▶ **Task brief**: Transcribe the listing exactly as written. Leave the images out.

▶ **Given data**:
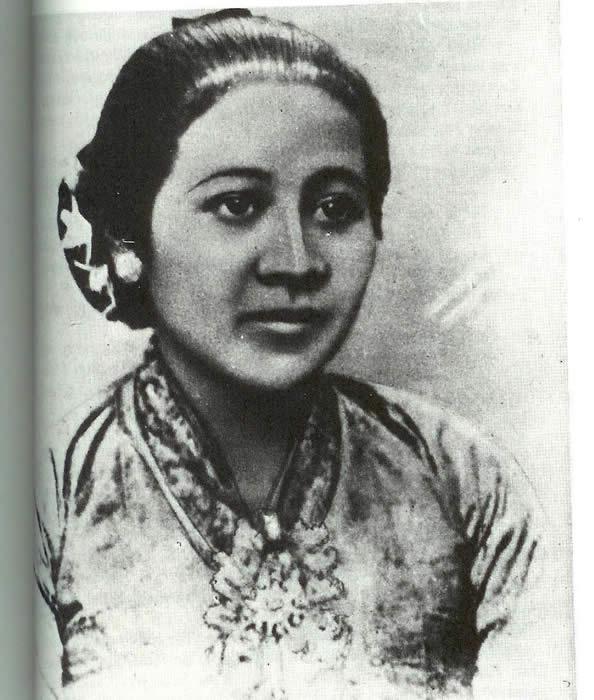 Contoh Biografi Ra Kartini Singkat - Contoh 36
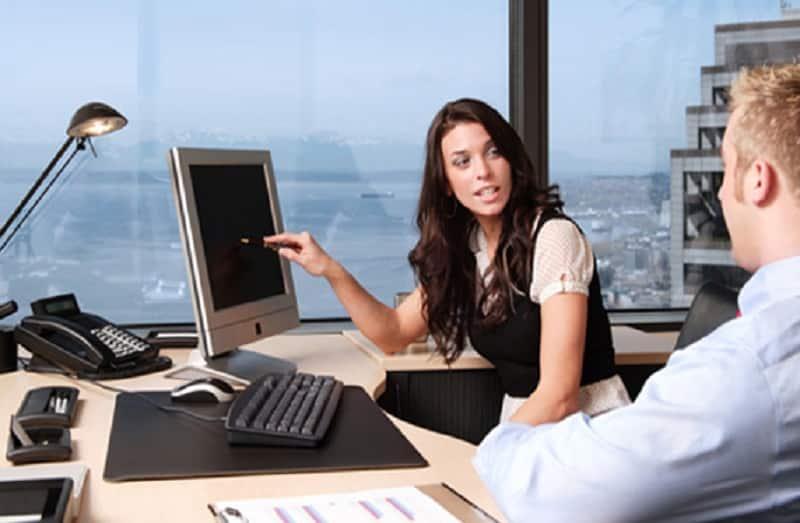 Secretariado o que faz? Funções, atribuições e salários! - Foto: TDA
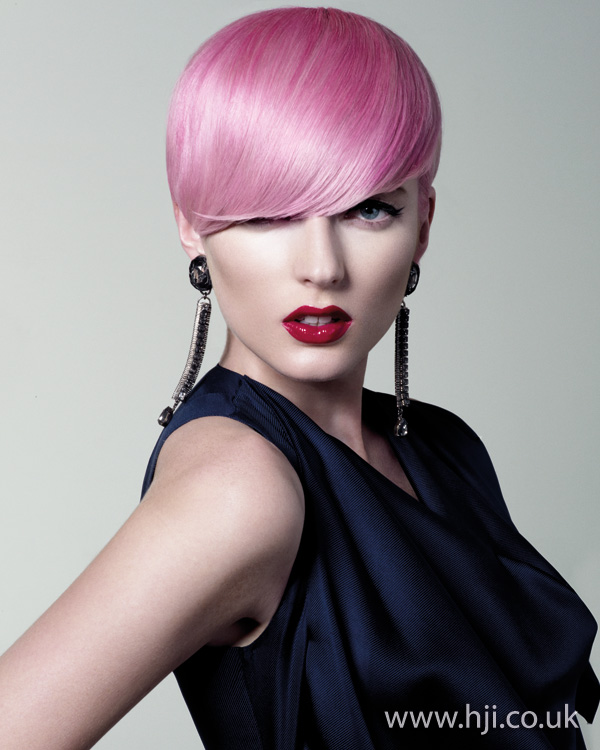 2011 pink short1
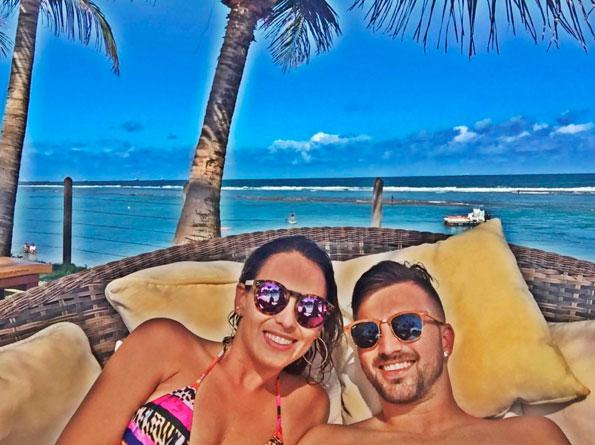 Filha de Chitãozinho curte férias com jogador do Santos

▶ **Finished task**:
 Contoh Biografi Ra Kartini Singkat - Contoh 36
 Secretariado o que faz? Funções, atribuições e salários! - Foto: TDA
 2011 pink short1
 Filha de Chitãozinho curte férias com jogador do Santos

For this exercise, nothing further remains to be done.